Singapore’s monetary authority launches industry pilots to testbed asset tokenization and DeFi processes to explore economic potential, regulatory and national-development insights

This week, the Monetary Authority of Singapore (MAS) announced that the first industry pilot to explore potential decentralized finance (DeFi) applications in wholesale funding markets had completed its first ‘live’ trades. In addition, a simulated exercise was performed involving the buying and selling of tokenized government bonds.

More industry pilots have been launched to test the application of asset tokenization and DeFi across a broader range of use cases in the country’s financial sector.

Under the first industry pilot, DBS Bank, JP Morgan and SBI Digital Asset Holdings conducted foreign exchange and government bond transactions against liquidity pools comprising of tokenized Singapore Government Securities Bonds, Japanese Government Bonds, Japanese Yen and Singapore Dollar. 
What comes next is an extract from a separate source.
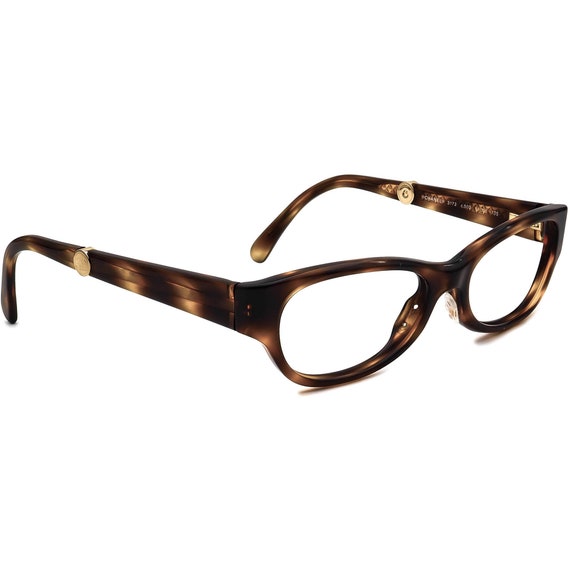 chanel womens eyeglass frames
Valuable tokenization lessons gleaned

DeFi enables financial transactions to be performed by entities directly with one another using smart contracts, without financial intermediaries. The ‘live’ transactions executed under the first pilot demonstrate that cross currency transactions of tokenized assets can be traded, cleared and settled instantaneously among direct participants. This frees up costs involved in executing trades through clearing and settlement intermediaries, and the management of bilateral counterparty trading relationships as required in today’s over-the-counter markets.
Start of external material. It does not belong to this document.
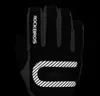 ROCKBROS Gants de ski 2 en 1 Gants chauds pour les sports Voir les images du produit 4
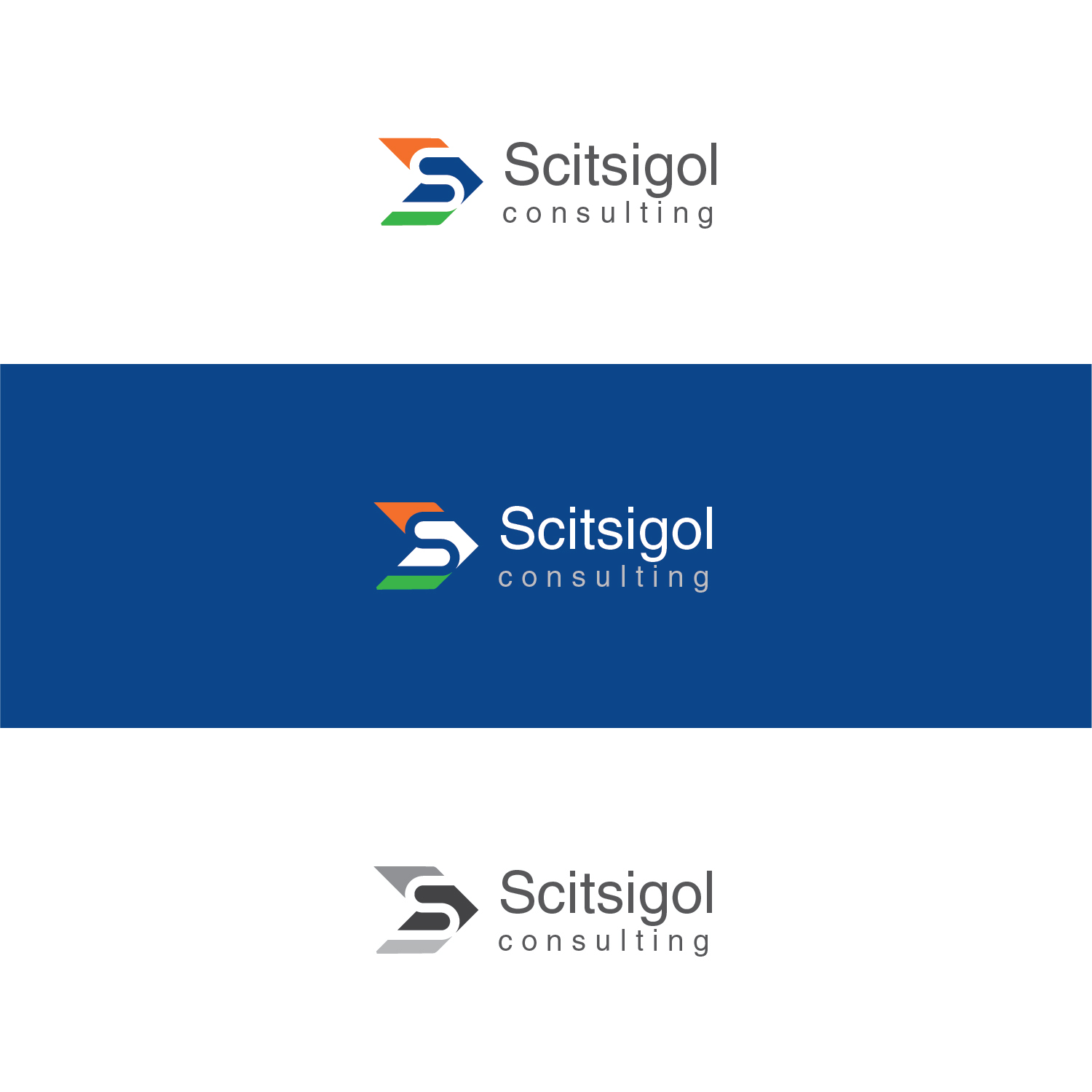 Logo-Design von Muhammad Imran 3 für dieses Projekt | Design #18931217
Some of the valuable takeaways gleaned from the trading involved the following benefits:

    • Continual use of industry pilots with financial institutions and fintechs in Singapore and other jurisdictions, to develop good asset tokenization use cases for financial services. Such pilots allow the industry to identify opportunities to unlock economic value, and surface potential risk management issues.
    • Promotion of oversight and accountability through studying regulatory and risk management implications of tokenized asset transactions such as the regulatory treatment of tokenized liabilities and appropriate governance for institutional DeFi structures.
    • Development of technology standards to support interoperability across the digital asset ecosystems, with the potential to facilitate cross-currency transactions of tokenized assets globally. This involves first establishing a common identity and access framework supported by trust anchors — regulated financial institutions that screen, verify and issue verifiable credentials to entities that wish to participate in the DeFi protocols.

Two upcoming industry pilots will involve tokenization in trade finance and wealth management. The projects aim to study digitalization in the trade distribution market, involving the transformation of trade assets into transferable instruments that are more transparent and accessible to investors. As well, ‘native digital issuance of wealth management products’ will be explored for its potential to  enhance issuance efficiency and accessibility. 
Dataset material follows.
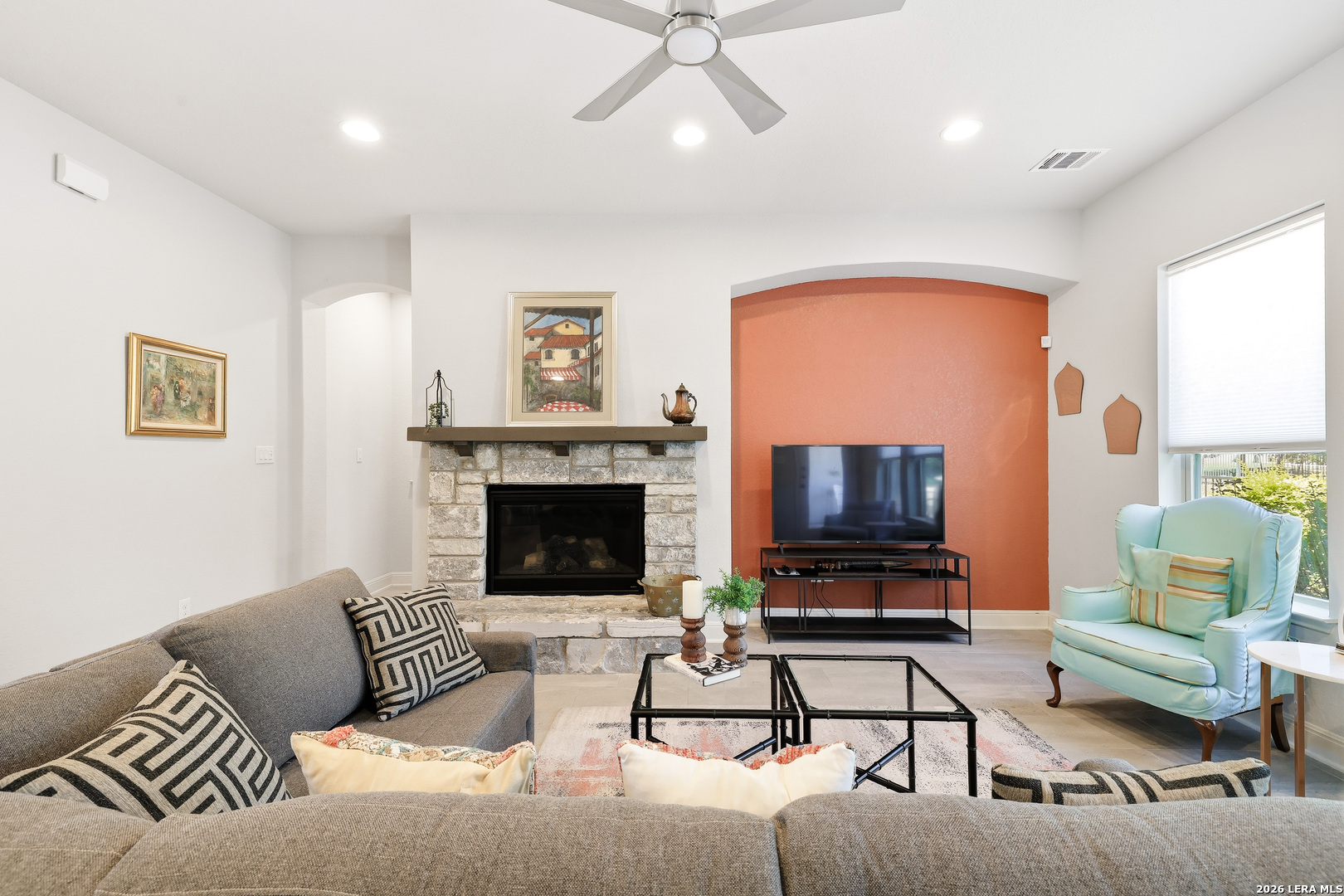 4719 AVERY WAY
According the MAS’ Chief FinTech Officer, Sopnendu Mohanty: “The live pilots led by industry participants demonstrate that with the appropriate guardrails in place, digital assets and decentralized finance have the potential to transform capital markets. This is a big step towards enabling more efficient and integrated global financial networks,” noting the project’s benefits in shaping Singapore’s digital asset strategy, digital asset regulation and responsible innovation.